Limits to Scientific Knowledge

In the spring of 1994, a workshop on Limits to Scientific Knowledge was held at the Santa Fe Institute, organized by John Casti and Joseph Traub, on a special invitation from Ralph Gomery, president of the Alfred P. Sloan Foundation, which sponsored the workshop. Participants covered a range of disciplines, form mathematics, physics and chemistry to biology, computer science, psychology and economics.

It was a wonderfully freewheeling workshop, in which the participants were invited to look at their usual area of specialization with new eyes. Rather than focusing on what was already known and what was likely to be known soon, the debate ranged over the question whether there were any intrinsic limits to scientific knowledge, and if so, what we could say about them. Stimulated by this meeting, I took part in the following four follow-up programs.

Sloan Program

Roger Shepard
During the first limits workshop, I met Roger Shepard, a cognitive psychologist from Stanford who spent a sabbatical year at the Santa Fe Institute. We hit it right off, and when it the meeting ended with the announcement that the Sloan Foundation offered a few grants for people to follow up on the study of limits to scientific knowledge, Roger and I quickly decided to apply. Having a theoretical astrophysicist and cognitive psychologist work together was probably not what the organizers expected to happen, but we got our grant, as well as a follow-up grant the next year.

We used these opportunities to organize a series of smaller workshops, with typically half a dozen participants. One meeting, on The Paradox of Limits, with Mel Cohen, Robert Rosen, and Otto Rossler, focused on the positive side of limits within any given framework, in that they can point beyond the very framework in which they are defined. Another meeting, From Foundations to Horizons, with Yoko Arisaka, Ronald Bruzina, Ryoichi Hosokawa, and Brian Smith, was centered on a discussion of different notions of context and horizon in physics, cognitive psychology, computer science, and philosophy. For more information, see parts of our 1994/5 report and 1995/6 report.
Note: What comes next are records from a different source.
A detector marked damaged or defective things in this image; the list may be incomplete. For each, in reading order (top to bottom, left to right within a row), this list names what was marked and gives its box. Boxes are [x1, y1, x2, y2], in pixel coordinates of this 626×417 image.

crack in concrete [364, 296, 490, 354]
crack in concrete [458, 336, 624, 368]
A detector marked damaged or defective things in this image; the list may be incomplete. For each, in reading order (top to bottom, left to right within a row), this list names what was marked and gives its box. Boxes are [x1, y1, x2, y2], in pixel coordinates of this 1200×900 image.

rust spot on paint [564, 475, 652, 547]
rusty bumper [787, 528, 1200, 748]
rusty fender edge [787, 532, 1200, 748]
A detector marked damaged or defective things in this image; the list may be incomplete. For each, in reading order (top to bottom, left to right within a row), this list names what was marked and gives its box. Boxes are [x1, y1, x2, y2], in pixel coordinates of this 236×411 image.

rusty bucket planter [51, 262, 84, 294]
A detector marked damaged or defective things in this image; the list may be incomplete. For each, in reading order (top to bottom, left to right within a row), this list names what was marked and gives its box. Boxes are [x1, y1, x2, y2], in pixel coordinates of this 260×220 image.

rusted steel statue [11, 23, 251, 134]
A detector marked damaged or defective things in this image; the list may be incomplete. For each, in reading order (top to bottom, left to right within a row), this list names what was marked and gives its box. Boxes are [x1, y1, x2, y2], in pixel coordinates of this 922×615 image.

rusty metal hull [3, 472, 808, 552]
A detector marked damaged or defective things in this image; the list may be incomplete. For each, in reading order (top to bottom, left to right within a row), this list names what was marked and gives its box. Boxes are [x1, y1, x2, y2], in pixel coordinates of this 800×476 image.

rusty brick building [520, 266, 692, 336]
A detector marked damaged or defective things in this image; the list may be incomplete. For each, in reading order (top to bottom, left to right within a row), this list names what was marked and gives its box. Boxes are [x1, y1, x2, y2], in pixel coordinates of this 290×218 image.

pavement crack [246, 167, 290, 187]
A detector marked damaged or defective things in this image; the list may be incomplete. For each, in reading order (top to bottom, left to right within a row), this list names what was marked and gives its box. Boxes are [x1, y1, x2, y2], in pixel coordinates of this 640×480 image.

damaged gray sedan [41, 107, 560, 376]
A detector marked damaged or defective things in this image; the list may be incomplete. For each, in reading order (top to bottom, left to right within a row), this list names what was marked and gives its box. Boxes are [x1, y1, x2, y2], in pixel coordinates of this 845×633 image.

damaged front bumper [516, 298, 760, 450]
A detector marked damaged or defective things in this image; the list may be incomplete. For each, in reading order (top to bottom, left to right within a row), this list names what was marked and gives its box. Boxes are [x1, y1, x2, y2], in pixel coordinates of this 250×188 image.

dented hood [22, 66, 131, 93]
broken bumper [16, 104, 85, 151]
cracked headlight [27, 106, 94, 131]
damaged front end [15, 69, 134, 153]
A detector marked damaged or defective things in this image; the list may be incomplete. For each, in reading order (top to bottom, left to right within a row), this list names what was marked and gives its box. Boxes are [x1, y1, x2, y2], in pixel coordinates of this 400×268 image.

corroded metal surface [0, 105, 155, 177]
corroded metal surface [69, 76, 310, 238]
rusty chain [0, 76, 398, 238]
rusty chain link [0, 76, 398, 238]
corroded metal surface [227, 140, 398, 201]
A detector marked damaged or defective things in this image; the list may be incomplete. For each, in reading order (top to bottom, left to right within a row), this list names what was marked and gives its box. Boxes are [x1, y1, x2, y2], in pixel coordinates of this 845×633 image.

More recently, a meeting on limits was held at Columbia University, with the title ``Workshop on the Known, the Unknown, and the Unknowable .'' At that meeting I gave a talk on Gravitational Thermodynamics.

Boundaries as Bridges

In the late spring of 1995, a follow-up workshop was held in Lapland, far North of the arctic circle, in a research station in Abisko, in the middle of the tundra. The isolation together with the presence of sunlight day and night, and the fact that the beer in the refrigerator was always magically replenished, were all conducive to in-depths discussions about limits. For the proceedings, I wrote the paper: This was the first place in print where I addressed the question whether there are other dimensions of reality, equiprimordial with space and time.

Fundamental Sources of Unpredictability

In the spring of 1996, a workshop on Fundamental Sources of Unpredictability was held at the Santa Fe Institute, organized by James Hartle, Piet Hut, and Joseph Traub. The proceedings for that workshop were published as a special issue of Complexity, Vol. 3, No. 1. Here is one of the articles:
  • Gravitational Thermodynamics, by Hut, P., 1997, Complexity, 3, No. 1, pp. 38-45 (available in preprint form as astro-ph/9704286).

Varieties of Limits to Scientific Knowledge

David Ruelle
Joseph Traub
After attending this workshop, three of the participants returned to the Santa Fe Institute the following summer, to work out their views in more detail. The result was the paper In that paper we discussed the role that limits play in the real world, in our mathematical idealizations, and in the mappings between them. We also proposed a classification of limits, and suggested how and when limits to knowledge appear as challenges that can advance knowledge.

Ambiguity: Map, Territory and Reality

In the Summer of 1998, I was a Visiting Professor at the International Research Center for Japanese Studies (Nichibunken), in Kyoto, Japan. During that time, the Director, Hayao Kawai, and I made plans to hold a conference on the topic of Ambiguity in the Spring of 1999, together with Shinichi Nakazawa. During that conference, I presented a paper, titled Ambiguity at the Roots of Precision, in which I summarized my views of how we project territorial structures onto reality in order to describe it, and how that process gives rise to innate forms of ambiguity. This paper was published in 2003 in Japanese translation in the proceedings for the conference, Seikakusa no Kontei ni aru Aimaisa (Iwanami publ. comp.).